By Jennifer DeLaRosa, Product Manager

Have you ever fallen victim to your own overthinking and spent way too much time on refining minor details in your software development projects? You’re betting your time, money, and heart that your project will be a success, so of course you want it to be the best it can possibly be. That means you have to think through every detail, optimize that workflow until it’s flawless, tweak the interface until the form practically fills itself out. Right?

In software development, this kind of thinking can blow up a budget and wreak havoc with a deployment schedule. “Perfect is the enemy of good,” said Voltaire. A little more recently, Turing Award winner Donald Knuth phrased it this way: “Premature optimization is the root of all evil.” This is why defining your MVP (minimum viable product) is so important. The MVP is the collection of features that meets your product’s goal without going overboard on the uber-automated logic, intensely detailed design, and business rules that do your user’s thinking for them.

For every idea you have, ask yourself: Is this feature essential for achieving my product’s goal? The answer might not seem simple initially. Maybe you have a bone-deep conviction that you have to build validations among these data points so that your user doesn’t enter contradictory data. Generally speaking, this may be a good instinct. It’s equally possible, however, that you’re overengineering something that will cause more problems than it solves after go-live.

In my first tech job, I worked with an inexperienced team on a project that was characterized by just this sort of overthinking. We were building an equipment tracking application for Fire and Emergency Services organizations. The product owner was positive that fire hoses and breathing apparatuses could only face one type of assessment at a time. The development and QA teams spent weeks trying to get the date and time logic right so that no two assessment records could overlap. There were variable status types and optional end date/time fields in play– it was a mess. Hundreds of extra development and testing hours later, we were extremely late in launching the product. In the end, the highly structured business logic proved to be a terrible fit for the end user’s real world scenarios. We fielded endless complaints that the date/time rules made this feature frustratingly unusable.

There is nothing like that sinking feeling in your gut when you realize that you spent so much time and money, even delayed your release, for a feature that actually drives people away from your product. Optimizing for problems that don’t exist yet will drain your resources and possibly provide no benefit to your consumers. To avoid this, a well defined MVP at the beginning of development can save you from the pit of overthinking.

At VAULT, we draw on our vast experience to help you develop for the primary problem you are out to solve, following an iterative software development approach and a solid MVP development strategy.
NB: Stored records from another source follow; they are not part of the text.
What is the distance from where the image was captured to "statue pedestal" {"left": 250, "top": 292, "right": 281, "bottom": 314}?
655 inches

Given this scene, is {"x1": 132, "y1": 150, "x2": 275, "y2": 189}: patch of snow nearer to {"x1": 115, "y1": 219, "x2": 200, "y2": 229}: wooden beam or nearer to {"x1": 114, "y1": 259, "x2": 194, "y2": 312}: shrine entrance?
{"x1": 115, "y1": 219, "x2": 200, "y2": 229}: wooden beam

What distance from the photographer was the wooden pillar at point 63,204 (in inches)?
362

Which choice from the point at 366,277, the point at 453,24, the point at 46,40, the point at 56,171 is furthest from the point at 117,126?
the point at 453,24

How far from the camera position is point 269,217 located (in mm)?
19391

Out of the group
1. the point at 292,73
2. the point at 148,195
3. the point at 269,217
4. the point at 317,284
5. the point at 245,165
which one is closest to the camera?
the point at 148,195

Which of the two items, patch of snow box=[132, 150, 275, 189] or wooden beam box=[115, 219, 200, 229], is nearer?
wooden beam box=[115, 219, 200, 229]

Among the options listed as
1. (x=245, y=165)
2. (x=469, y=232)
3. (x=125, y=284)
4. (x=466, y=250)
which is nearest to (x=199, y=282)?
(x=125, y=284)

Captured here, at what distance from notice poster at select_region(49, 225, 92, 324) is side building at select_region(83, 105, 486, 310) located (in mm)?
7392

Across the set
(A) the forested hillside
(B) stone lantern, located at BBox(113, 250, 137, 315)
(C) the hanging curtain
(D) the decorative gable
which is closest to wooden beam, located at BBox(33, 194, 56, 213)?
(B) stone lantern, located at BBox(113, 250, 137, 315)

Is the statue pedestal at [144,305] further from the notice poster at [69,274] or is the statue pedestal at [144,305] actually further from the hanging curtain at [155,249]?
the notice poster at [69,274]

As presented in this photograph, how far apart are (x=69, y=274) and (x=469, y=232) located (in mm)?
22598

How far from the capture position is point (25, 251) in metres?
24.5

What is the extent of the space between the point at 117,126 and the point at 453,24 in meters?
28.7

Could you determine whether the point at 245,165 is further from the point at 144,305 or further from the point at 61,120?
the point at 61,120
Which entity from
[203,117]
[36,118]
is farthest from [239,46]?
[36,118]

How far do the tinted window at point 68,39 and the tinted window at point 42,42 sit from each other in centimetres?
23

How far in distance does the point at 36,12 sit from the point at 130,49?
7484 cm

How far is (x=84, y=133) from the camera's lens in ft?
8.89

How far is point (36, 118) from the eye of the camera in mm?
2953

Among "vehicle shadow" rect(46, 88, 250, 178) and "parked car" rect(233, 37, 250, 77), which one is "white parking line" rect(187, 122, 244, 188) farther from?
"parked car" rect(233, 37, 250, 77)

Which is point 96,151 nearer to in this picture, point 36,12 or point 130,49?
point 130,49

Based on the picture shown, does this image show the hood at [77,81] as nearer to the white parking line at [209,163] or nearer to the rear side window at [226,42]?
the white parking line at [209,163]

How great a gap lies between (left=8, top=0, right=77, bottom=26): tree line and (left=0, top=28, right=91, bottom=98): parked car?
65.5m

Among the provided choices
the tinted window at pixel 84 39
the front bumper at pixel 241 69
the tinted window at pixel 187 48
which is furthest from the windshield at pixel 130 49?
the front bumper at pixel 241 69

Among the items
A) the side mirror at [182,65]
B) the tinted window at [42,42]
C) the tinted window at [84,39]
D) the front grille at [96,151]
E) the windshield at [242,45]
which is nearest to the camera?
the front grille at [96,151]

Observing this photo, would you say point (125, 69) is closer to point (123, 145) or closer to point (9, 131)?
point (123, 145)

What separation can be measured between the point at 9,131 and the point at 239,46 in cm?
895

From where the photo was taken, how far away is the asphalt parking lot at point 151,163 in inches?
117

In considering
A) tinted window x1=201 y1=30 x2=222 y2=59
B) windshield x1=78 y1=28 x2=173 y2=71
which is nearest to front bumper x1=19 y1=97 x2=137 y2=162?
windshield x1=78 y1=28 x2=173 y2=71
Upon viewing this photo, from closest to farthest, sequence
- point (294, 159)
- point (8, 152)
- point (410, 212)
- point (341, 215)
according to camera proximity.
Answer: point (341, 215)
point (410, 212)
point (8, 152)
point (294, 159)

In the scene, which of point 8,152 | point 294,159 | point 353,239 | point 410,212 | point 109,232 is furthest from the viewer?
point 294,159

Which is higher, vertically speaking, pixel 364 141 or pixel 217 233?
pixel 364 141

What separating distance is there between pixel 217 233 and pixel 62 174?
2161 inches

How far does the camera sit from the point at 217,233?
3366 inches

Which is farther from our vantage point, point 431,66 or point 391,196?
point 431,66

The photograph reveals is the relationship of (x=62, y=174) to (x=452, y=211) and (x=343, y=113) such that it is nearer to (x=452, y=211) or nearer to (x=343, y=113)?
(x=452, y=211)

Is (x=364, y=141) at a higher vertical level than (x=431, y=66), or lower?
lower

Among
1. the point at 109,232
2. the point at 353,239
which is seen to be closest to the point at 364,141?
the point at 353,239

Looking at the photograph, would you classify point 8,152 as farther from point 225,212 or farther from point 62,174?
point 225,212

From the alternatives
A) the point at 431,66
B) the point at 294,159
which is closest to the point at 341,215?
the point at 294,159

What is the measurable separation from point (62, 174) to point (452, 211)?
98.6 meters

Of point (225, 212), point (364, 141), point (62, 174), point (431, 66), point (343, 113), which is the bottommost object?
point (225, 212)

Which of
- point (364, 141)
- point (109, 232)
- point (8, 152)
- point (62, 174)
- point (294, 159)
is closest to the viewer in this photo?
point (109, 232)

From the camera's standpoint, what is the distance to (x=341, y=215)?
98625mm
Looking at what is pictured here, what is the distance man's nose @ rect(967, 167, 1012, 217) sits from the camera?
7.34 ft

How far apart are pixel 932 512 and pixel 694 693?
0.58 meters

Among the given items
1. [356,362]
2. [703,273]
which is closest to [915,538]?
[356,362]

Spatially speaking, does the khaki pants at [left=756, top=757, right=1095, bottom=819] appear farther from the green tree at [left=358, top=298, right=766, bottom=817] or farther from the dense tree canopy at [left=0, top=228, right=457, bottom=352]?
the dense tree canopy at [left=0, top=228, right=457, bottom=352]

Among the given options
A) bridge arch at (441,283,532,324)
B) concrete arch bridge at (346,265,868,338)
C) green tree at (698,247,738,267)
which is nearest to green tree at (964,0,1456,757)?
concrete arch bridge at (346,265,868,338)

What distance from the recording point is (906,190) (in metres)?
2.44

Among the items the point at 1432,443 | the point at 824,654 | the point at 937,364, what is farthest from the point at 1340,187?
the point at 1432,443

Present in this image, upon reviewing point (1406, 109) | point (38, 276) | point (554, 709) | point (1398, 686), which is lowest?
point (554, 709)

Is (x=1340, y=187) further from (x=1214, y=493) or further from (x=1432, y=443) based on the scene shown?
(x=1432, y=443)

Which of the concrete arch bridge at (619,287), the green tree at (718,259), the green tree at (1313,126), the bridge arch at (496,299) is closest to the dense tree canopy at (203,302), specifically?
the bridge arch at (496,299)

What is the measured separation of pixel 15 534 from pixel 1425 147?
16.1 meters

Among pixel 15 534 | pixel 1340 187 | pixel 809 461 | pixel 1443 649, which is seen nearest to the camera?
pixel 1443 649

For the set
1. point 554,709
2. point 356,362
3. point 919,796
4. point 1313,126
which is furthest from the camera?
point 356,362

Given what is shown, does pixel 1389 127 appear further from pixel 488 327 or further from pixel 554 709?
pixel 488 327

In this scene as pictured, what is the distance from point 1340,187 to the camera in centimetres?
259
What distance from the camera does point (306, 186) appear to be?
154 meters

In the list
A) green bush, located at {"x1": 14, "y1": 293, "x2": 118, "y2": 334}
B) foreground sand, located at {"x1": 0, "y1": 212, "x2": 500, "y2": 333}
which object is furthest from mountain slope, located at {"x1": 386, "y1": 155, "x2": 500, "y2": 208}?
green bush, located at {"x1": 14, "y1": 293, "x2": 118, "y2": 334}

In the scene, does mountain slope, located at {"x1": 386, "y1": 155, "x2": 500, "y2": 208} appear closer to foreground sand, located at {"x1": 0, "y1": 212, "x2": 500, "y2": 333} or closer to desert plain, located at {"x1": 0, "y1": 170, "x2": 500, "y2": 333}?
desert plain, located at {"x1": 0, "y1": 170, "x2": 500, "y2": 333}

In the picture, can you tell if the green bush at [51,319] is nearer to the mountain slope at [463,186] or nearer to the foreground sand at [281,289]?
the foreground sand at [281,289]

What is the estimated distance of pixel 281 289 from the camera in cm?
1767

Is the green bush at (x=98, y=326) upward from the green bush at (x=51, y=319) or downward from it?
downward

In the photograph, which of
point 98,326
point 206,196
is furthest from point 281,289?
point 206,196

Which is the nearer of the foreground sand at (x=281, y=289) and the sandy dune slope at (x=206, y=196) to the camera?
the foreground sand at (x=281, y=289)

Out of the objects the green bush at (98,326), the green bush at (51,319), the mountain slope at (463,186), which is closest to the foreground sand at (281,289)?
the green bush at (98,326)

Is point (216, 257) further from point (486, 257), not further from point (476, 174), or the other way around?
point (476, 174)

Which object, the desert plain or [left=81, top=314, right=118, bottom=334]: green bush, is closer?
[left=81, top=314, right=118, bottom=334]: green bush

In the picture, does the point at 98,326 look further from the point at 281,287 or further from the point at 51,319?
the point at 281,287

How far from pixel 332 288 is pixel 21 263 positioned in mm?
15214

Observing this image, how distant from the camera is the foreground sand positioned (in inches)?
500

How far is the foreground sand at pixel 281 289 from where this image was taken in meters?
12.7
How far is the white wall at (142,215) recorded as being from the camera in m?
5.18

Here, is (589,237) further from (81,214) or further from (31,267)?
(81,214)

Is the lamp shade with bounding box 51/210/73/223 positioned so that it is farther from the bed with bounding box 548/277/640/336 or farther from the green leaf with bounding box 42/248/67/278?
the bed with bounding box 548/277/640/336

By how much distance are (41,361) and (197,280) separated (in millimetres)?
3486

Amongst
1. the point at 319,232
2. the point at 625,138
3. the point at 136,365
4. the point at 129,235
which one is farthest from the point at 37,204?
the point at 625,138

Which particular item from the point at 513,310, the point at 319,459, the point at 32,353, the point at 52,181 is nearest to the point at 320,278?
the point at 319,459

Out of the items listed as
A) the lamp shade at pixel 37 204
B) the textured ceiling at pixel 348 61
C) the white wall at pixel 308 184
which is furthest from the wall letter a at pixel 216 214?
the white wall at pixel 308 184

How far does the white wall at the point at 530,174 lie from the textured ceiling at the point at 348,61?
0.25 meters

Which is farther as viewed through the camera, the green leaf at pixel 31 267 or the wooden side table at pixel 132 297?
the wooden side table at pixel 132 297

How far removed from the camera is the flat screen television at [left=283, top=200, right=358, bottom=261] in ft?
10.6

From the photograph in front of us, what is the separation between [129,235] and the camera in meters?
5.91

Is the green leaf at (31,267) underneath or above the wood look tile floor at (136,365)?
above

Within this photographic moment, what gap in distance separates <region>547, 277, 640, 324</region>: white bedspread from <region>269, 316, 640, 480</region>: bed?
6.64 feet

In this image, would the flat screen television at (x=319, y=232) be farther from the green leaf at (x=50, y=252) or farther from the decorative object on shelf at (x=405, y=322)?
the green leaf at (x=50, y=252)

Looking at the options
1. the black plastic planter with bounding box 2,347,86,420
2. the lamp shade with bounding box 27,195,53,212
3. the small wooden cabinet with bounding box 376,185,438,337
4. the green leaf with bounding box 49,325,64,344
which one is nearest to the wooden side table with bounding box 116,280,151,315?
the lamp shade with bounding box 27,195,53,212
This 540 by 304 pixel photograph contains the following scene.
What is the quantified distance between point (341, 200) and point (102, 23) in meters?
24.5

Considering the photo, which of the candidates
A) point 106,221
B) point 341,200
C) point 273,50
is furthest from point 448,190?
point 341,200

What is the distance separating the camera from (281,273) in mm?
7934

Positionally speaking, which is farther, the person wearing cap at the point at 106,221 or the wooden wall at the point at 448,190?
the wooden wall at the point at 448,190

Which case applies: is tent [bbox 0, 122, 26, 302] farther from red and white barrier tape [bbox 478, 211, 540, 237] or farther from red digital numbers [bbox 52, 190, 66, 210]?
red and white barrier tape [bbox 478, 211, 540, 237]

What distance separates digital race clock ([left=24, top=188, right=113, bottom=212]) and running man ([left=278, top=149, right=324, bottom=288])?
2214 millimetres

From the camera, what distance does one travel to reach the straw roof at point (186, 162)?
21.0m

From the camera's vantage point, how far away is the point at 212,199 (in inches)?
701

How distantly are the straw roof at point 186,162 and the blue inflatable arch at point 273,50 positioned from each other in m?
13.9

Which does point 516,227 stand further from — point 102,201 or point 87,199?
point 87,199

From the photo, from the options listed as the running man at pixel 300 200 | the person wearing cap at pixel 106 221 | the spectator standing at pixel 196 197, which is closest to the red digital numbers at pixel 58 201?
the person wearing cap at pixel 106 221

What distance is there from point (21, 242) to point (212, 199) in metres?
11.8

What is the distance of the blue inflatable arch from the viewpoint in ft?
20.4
You are inevitably going to have ideas along the way, and our team will assist you with holding each one to the litmus test: Does this feature get the job done in the simplest way? If the answer is anything but a resounding “yes,” then it’s likely not a responsible investment of your resources.

Remember, a good software product iterates over time. Let your MVP loose in the world and see what your users say about it via surveys and their traffic patterns. Then you can optimize to meet their real world needs all while generating revenue from your simple product that efficiently serves its purpose. Embrace the power of an iterative software development approach and a well-thought-out MVP development strategy to ensure your project’s success.